WHAT TO DO
Format the stretch from the line containing "Out of the items" through the end of the data as a Markdown table with the columns Row and Line, giving each non-blank line its own numbered row and leaving out the pictures.

AVAILABLE DATA
──────────────────────────────

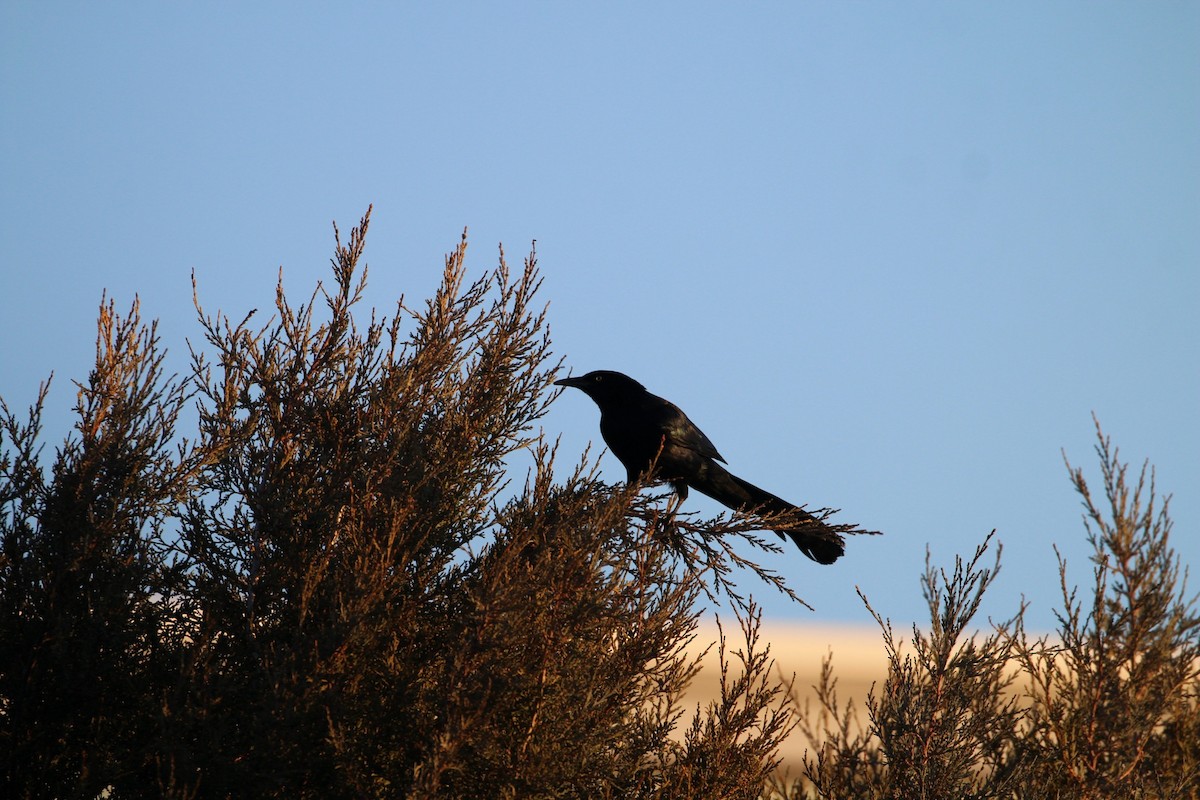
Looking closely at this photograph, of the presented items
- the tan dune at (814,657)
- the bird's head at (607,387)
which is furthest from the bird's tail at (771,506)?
the tan dune at (814,657)

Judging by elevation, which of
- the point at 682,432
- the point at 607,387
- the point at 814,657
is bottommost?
the point at 682,432

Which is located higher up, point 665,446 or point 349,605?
point 665,446

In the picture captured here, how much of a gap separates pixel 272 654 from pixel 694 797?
2.17 m

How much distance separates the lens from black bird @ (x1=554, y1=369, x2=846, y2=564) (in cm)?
682

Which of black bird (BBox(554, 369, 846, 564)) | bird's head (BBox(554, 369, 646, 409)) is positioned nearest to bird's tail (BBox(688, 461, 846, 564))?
black bird (BBox(554, 369, 846, 564))

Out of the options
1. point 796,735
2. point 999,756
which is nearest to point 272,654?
point 999,756

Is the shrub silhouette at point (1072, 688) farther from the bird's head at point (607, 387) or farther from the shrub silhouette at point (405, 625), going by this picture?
the bird's head at point (607, 387)

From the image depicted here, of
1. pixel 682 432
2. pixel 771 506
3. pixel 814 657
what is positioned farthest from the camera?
pixel 814 657

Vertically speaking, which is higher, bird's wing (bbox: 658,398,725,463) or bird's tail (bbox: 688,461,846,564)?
bird's wing (bbox: 658,398,725,463)

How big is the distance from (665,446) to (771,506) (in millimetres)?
769

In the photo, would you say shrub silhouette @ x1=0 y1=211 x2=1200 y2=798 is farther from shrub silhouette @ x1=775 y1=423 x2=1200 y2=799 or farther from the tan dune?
the tan dune

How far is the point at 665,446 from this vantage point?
267 inches

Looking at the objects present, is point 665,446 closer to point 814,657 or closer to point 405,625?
point 405,625

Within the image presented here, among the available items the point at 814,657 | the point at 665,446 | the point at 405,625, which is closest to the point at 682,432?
the point at 665,446
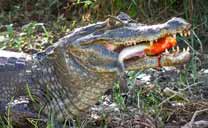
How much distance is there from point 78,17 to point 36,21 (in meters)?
0.57

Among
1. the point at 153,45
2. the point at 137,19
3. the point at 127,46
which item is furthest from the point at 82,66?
the point at 137,19

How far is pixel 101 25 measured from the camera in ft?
13.8

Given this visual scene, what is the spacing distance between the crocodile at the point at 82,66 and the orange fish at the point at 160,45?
2 centimetres

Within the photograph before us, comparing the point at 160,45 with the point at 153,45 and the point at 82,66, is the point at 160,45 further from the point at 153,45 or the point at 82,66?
the point at 82,66

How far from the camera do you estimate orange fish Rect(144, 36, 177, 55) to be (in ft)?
13.1

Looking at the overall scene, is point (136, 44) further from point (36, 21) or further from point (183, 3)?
point (36, 21)

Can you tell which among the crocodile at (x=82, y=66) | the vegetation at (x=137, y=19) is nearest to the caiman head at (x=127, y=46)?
the crocodile at (x=82, y=66)

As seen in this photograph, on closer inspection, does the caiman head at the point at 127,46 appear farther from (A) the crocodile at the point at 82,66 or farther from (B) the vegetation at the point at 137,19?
(B) the vegetation at the point at 137,19

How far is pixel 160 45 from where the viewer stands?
4.01m

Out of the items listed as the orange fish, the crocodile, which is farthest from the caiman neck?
the orange fish

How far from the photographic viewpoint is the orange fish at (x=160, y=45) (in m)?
4.00

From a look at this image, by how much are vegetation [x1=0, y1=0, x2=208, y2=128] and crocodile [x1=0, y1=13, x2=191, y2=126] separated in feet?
0.53

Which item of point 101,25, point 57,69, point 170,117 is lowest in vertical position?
point 170,117

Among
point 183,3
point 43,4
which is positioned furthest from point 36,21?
point 183,3
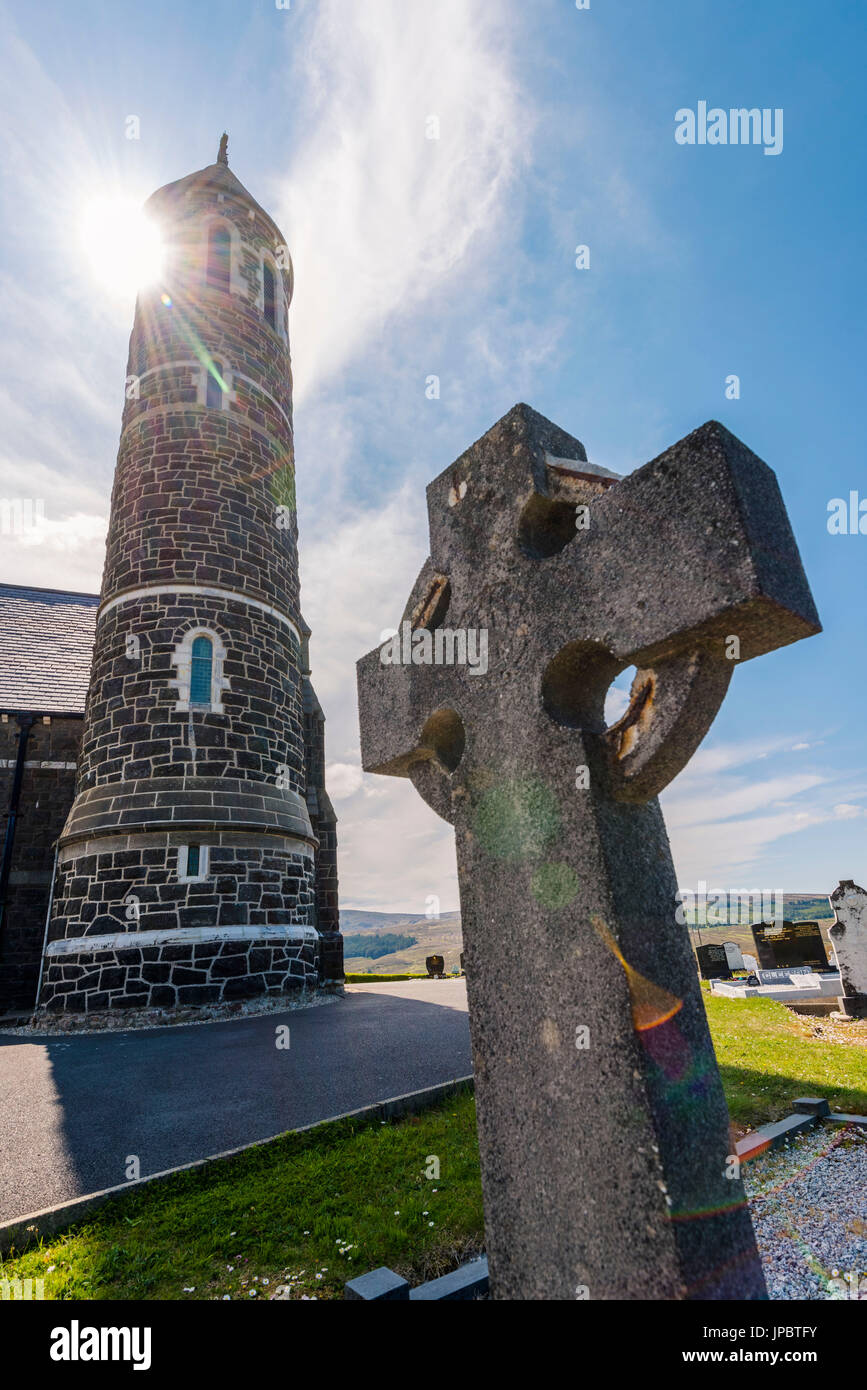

──────────────────────────────

OUTPUT OF THE TASK
| Row | Line |
|---|---|
| 1 | Out of the items listed as the orange fish, the crocodile, which is farthest from the caiman neck? |
| 2 | the orange fish |
| 3 | How far from the photographic viewpoint is the orange fish at (x=160, y=45) (in m)? |
| 4 | 4.00 |
| 5 | From a look at this image, by how much are vegetation [x1=0, y1=0, x2=208, y2=128] and crocodile [x1=0, y1=13, x2=191, y2=126] separated in feet? |
| 6 | 0.53 |
| 7 | Which item of point 101,25, point 57,69, point 170,117 is lowest in vertical position? |
| 8 | point 170,117 |
| 9 | Among |
| 10 | point 183,3 |
| 11 | point 43,4 |
| 12 | which is positioned furthest from point 36,21? |
| 13 | point 183,3 |